Information Security
Title:
Information Security Policy
Responsible Office:
Information Security Office
Effective Date:
2006
Last Reviewed:
February 14, 2024
I. Purpose
William & Mary has a highly complex and resource-rich information technology environment upon which there is increasing reliance to provide mission-critical academic, instructional, and administrative functions. Safeguarding the institution's computing assets in the face of growing security threats is a significant challenge requiring a strong, persistent, and coordinated program that leverages widely accepted, effective security practices appropriate for the higher education environment. This policy states the codes of practice with which the university aligns its information technology security program.
II. Scope
The Commonwealth of Virginia Restructured Higher Education Financial and Administrative Operations Act of 2005 grants institutions additional authority over financial and administrative operations on condition that certain commitments to the Commonwealth are met. W&M's Management Agreement with the Commonwealth provides full delegated responsibility for the management of institutions' information security activities. This delegation includes the authority to conduct these activities in accordance with industry best practices appropriately tailored for the specific circumstances of the university, in lieu of following Commonwealth-determined specifications. This policy documents the industry's best practices with which the university will align its security activities.
III. Policy
The university's information security program will be based upon best practices recommended in the "Code of Practice for Information Security Management Systems" published by the International Organization for Standardization and the International Electrotechnical Commission (ISO/IEC 27002:2022), appropriately tailored to the specific circumstances of W&M. The program will also incorporate security requirements of applicable regulations, such as the Family Educational Rights and Privacy Act, Gramm-Leach-Bliley Act, and the Health Insurance Portability and Accountability Act. Professional organizations, such as the national EDUCAUSE association and the Virginia Alliance for Secure Computing and Networking, will serve as resources for additional effective security practices. The university has appointed a Chief Information Security Officer with responsibility for identifying and implementing those controls that are deemed necessary and appropriate to achieve the goals of the Security Program at the university.
IV. Non-Compliance
An employee's failure to comply with any of the above policy statements may result in being disciplined in accordance with general university employment policies and procedures that apply to the respective category of employees. The university may temporarily deny access to university information systems and refer the case to the appropriate local, state, or federal authority for further disposition.

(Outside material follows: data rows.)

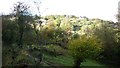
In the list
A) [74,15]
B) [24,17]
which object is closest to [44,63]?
[24,17]

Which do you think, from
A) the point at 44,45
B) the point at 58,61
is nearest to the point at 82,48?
the point at 58,61

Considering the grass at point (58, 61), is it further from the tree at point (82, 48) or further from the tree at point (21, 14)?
the tree at point (21, 14)

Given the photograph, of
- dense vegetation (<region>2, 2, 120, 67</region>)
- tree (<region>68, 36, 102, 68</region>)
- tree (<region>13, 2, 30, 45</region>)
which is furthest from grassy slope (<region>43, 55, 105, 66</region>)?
tree (<region>13, 2, 30, 45</region>)

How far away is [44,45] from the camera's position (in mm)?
43594

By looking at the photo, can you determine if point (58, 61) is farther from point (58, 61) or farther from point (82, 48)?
point (82, 48)

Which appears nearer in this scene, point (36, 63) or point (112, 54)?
point (36, 63)

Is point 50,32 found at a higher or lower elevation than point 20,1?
lower

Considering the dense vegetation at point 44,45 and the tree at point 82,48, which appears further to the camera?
the tree at point 82,48

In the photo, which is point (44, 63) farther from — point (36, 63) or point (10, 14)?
point (10, 14)

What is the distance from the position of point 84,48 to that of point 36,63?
748 cm

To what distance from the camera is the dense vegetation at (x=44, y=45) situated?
1258 inches

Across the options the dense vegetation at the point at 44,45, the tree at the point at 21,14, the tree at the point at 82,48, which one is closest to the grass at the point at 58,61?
the dense vegetation at the point at 44,45

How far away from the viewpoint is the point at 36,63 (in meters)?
31.5

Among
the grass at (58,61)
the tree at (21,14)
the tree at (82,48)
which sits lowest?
the grass at (58,61)
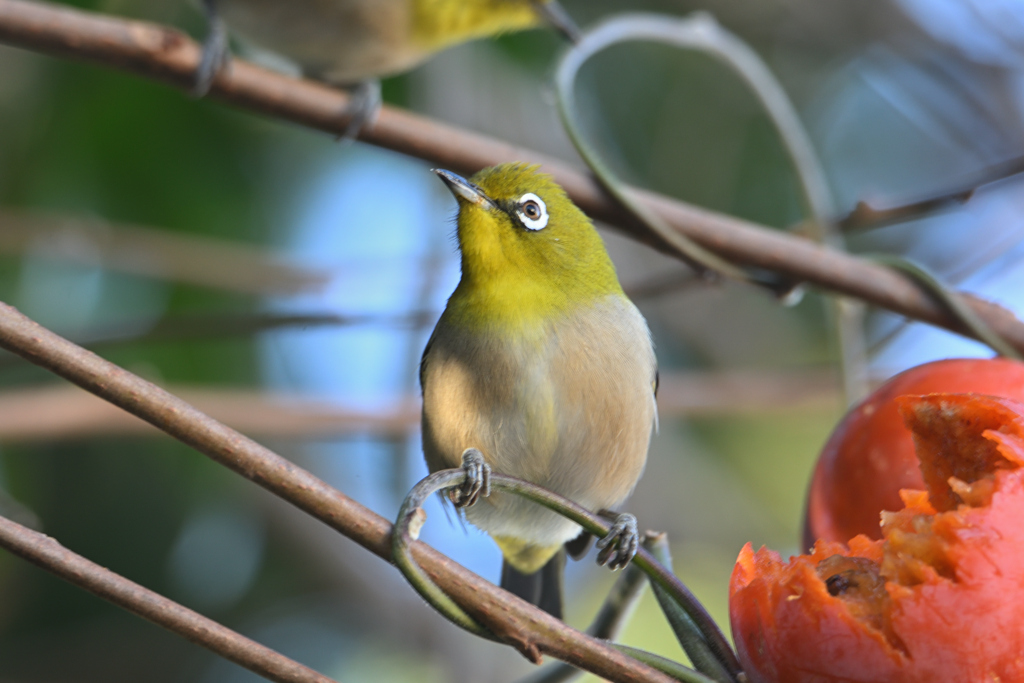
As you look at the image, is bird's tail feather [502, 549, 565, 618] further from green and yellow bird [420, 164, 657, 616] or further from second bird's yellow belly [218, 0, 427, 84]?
second bird's yellow belly [218, 0, 427, 84]

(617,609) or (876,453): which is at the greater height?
(876,453)

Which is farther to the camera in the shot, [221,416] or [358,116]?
[221,416]

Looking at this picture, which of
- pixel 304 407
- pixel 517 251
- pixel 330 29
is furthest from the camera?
pixel 330 29

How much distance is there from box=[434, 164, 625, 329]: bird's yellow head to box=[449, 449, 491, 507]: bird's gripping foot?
0.22 metres

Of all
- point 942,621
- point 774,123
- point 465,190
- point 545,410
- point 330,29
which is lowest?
point 942,621

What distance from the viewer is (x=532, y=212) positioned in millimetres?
1208

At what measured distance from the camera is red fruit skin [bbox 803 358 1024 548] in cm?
137

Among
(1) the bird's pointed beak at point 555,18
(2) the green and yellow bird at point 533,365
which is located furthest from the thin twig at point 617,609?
(1) the bird's pointed beak at point 555,18

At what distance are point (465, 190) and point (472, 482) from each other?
0.34m

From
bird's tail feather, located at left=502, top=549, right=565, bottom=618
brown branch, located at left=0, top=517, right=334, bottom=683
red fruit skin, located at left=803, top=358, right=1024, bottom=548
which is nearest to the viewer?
brown branch, located at left=0, top=517, right=334, bottom=683

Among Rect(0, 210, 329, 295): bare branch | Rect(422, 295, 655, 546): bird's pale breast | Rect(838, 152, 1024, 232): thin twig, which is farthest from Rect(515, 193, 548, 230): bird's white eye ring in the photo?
Rect(0, 210, 329, 295): bare branch

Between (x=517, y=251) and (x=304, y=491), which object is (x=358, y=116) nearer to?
(x=517, y=251)

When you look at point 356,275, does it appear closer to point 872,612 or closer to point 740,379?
point 740,379

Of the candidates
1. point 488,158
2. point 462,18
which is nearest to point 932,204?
point 488,158
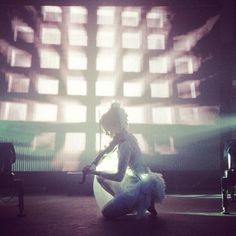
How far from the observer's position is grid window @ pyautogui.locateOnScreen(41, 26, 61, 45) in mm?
7449

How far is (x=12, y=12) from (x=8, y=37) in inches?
21.9

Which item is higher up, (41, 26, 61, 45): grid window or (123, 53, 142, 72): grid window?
(41, 26, 61, 45): grid window

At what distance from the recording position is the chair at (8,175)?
13.0 ft

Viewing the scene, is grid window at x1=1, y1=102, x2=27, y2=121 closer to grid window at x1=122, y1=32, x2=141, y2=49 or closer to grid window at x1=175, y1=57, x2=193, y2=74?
grid window at x1=122, y1=32, x2=141, y2=49

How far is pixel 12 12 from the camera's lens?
24.1 feet

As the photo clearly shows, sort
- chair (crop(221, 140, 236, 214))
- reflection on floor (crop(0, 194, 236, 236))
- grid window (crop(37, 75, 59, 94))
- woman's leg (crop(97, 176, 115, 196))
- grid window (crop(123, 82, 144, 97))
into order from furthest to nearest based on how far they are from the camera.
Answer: grid window (crop(123, 82, 144, 97)), grid window (crop(37, 75, 59, 94)), chair (crop(221, 140, 236, 214)), woman's leg (crop(97, 176, 115, 196)), reflection on floor (crop(0, 194, 236, 236))

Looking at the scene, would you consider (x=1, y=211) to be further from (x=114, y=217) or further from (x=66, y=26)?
(x=66, y=26)

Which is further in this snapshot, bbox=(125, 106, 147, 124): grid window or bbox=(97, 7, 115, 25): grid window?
bbox=(97, 7, 115, 25): grid window

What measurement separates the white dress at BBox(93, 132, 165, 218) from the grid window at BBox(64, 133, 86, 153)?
3.79 meters

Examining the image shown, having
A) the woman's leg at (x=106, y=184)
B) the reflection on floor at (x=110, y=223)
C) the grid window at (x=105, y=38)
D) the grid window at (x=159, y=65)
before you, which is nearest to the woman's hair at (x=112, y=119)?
the woman's leg at (x=106, y=184)

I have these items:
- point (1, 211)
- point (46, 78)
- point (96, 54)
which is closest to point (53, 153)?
point (46, 78)

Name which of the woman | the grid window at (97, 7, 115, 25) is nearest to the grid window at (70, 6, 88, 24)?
the grid window at (97, 7, 115, 25)

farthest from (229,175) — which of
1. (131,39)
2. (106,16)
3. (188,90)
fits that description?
(106,16)

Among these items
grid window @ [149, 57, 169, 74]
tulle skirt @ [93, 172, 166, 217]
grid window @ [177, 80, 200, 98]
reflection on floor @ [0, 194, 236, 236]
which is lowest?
reflection on floor @ [0, 194, 236, 236]
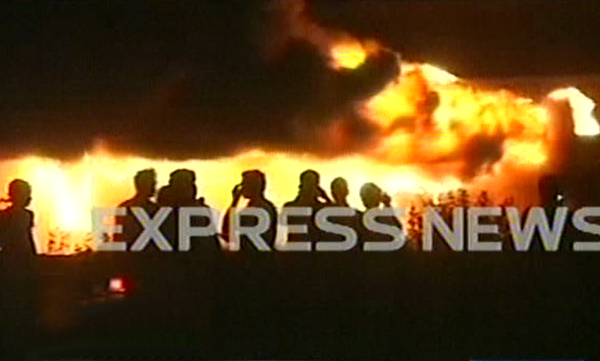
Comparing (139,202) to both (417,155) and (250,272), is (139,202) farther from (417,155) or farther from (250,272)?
(417,155)

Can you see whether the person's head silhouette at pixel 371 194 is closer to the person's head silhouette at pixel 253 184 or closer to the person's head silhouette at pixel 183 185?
the person's head silhouette at pixel 253 184

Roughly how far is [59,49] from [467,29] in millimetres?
1113

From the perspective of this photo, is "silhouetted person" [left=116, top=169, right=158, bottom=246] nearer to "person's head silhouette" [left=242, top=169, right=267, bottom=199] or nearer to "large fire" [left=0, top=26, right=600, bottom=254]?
"large fire" [left=0, top=26, right=600, bottom=254]

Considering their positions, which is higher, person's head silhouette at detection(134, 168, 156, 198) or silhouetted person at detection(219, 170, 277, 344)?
person's head silhouette at detection(134, 168, 156, 198)

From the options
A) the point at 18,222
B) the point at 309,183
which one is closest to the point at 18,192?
the point at 18,222

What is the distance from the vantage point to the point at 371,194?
3666 millimetres

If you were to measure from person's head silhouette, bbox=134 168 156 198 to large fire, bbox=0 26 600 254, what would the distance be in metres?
0.02

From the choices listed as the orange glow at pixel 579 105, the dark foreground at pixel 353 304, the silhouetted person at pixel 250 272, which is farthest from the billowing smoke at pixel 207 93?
the orange glow at pixel 579 105

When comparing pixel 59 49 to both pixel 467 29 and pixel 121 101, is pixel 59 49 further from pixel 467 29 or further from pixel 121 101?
pixel 467 29

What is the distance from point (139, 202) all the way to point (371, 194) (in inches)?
24.7

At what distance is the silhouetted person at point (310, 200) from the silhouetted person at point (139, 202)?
36 centimetres

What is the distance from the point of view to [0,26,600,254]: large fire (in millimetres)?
3652

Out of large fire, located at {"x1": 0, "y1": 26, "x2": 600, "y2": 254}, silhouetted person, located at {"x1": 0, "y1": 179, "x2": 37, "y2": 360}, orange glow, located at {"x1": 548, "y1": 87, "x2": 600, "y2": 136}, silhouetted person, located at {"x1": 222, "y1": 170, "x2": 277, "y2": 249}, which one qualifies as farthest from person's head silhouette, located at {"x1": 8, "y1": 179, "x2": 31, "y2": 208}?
orange glow, located at {"x1": 548, "y1": 87, "x2": 600, "y2": 136}

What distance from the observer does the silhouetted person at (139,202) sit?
12.1 feet
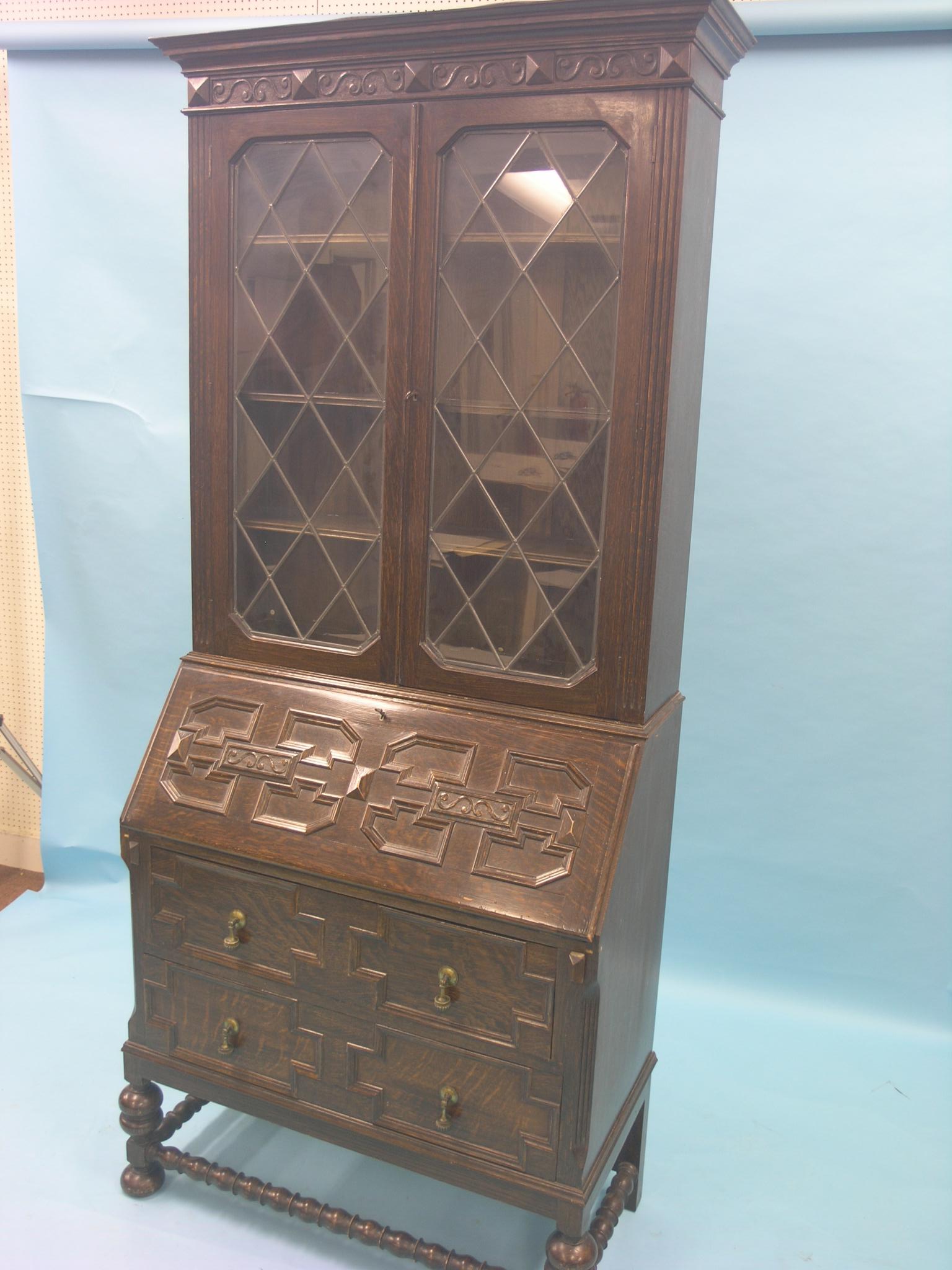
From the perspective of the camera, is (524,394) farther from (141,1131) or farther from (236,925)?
(141,1131)

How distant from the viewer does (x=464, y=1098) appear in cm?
206

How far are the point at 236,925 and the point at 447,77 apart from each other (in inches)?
62.0

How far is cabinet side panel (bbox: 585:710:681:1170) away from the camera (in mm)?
2008

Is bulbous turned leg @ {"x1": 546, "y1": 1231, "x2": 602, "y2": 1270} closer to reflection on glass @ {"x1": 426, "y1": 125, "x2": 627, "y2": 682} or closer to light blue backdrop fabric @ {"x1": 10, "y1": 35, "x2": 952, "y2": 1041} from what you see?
reflection on glass @ {"x1": 426, "y1": 125, "x2": 627, "y2": 682}

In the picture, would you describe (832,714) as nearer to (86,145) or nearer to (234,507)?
(234,507)

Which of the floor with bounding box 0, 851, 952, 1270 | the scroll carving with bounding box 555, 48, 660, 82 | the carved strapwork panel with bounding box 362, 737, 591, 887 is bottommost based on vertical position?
the floor with bounding box 0, 851, 952, 1270

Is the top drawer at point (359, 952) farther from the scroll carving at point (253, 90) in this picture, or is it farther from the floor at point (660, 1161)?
the scroll carving at point (253, 90)

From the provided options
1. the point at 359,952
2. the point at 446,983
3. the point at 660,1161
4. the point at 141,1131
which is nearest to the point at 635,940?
the point at 446,983

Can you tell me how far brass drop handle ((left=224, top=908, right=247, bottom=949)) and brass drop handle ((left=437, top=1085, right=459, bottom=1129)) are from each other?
0.48 metres

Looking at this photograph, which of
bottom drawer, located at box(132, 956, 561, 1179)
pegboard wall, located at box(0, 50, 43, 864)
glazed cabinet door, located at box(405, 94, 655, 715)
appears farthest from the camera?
pegboard wall, located at box(0, 50, 43, 864)

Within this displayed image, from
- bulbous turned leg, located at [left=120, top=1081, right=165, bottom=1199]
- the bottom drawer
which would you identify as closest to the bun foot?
bulbous turned leg, located at [left=120, top=1081, right=165, bottom=1199]

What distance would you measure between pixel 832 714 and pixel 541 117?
1.72 meters

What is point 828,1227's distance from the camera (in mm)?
2422

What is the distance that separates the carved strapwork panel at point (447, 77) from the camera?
1.83m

A student's failure to comply with any of the above policy statements may result in disciplinary actions in accordance with the Student Handbook. Depending on the nature and severity of the violation, the university may take one or more of the disciplinary actions listed under the Administration of Student Code of Conduct, Section VII. The university may temporarily deny access to university information systems and refer the case to the appropriate local, state, or federal authority for further disposition.